In Deng and Runger (2012), the authors discuss the idea of regularising 
Random Forests models by penalizing the gain of each 
variable, or

`$$Gain_{R}(\mathbf{x}_{i}, t) = \begin{cases}
\lambda_i \Delta(i, t), \thinspace  i \notin \mathbb{U} \text{ and} \\
\Delta(i, t), \thinspace  i \in \mathbb{U}, 
\end{cases}$$`

where `$\mathbb{U}$` is the set of indices of the covariates previously used, 
`$\mathbf{X}_{i}, i \in \{1, \dots, p\}$` is the candidate covariate for splitting
and `$t$` the respective splitting point.

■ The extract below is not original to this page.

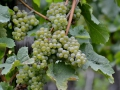 Riesling grapes in the Rhine River valley.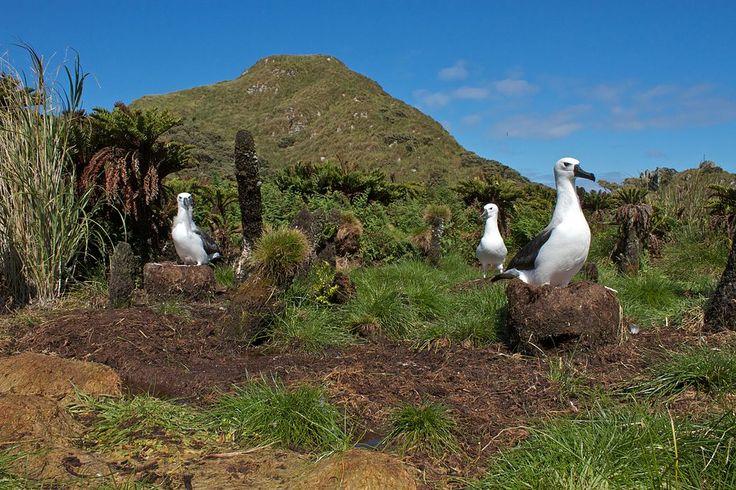 Albatrossess nesting in fernbrush on Nightingale Island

- To enter `$\mathbb{U}$` a variable needs to improve upon the gain of 
  all the currently selected variables, even after its gain is penalized

---
class: middle
  
## Drawbacks   
  - A very simple framework with no warranties
  - Does not considers the effects of `mtry` in the models
  - Not many examples/references/maths reasoning behind it 
  - How should we set `$\lambda_{i}$`?

---
class: center, inverse, middle

# New ideas about  `$\lambda_{i}$`

---

# Extensions of `$\lambda_{i}$`

We propose that `$\lambda_i$` can be composed by

`\begin{equation}
\lambda_i = (1 - \gamma) \lambda_0 + \gamma g(\mathbf{x}_i), 
\label{eq:generalization}
\end{equation}`

where

- `$\lambda_0 \in [0, 1)$` can be interpreted as the 
baseline regularization, 
  - `$g(X_i)$` is a function of the respective `$i$`-th feature,
  - `$\gamma \in [0, 1)$` is their mixture parameter, under the resctriction that `$\lambda_i \in [0, 1)$`

The `$g(\mathbf{x}_i)$` 
should be set in a way that will represent relevant information about the 
covariables, based on some characteristic of interest
  - This has inspiration on the use of priors made in Bayesian methods:
    -  introduces previous information between the covariables and the response to guide the model

---

## Suggestions for `$g(\mathbf{x}_i)$`

- **Correlation:** the absolute values of the marginal correlations
(Pearson's, Kendall's or Spearman's) of each feature and the response
(continuous cases),  or 
`$$g(\mathbf{x}_i) = |corr(\mathbf{y}, \mathbf{x}_i)|$$`

- **Entropy/Mutual Information:** a way of giving more weight to variables that have lower uncertainties, or

`$$g(\mathbf{x}_i) = 1 - \frac{\mathbb{H}(\mathbf{x}_{i})}{max_{j=1}^{P} \mathbb{H}(\mathbf{x}_{i)}} \text{ or  } g(\mathbf{x}_i) = \frac{\text{MutInf}(\mathbf{y}, \mathbf{x}_i)}{max_{j=1}^{P}\text{MutInf}( \mathbf{y}, \mathbf{x}_j)}$$`

- **Boosting:** to use the normalized importance values obtained from a previously
run Machine Learning model (Random Forests, SVM, GLMs, etc), or

`$$g(\mathbf{x}_i)  = \frac{Imp_i}{max_{j = 1}^{P} Imp_j}$$`

---

## Depth parameter

- We introduce the idea of increasing a penalisation considering the current depth  of a tree as
`$$Gain_{R}(\mathbf{X}_{i}, t, \mathbb{T}) = 
\begin{cases} \lambda_{i}^{d_{\mathbb{T}}} \Delta(i, t), \thinspace i \notin \mathbb{U} \text{ and} \\ \Delta(i, t), \thinspace i \in  \mathbb{U}, 
\end{cases}$$`

where `$d_{\mathbb{T}}$` is the current depth of the `$\mathbb{T}$` tree.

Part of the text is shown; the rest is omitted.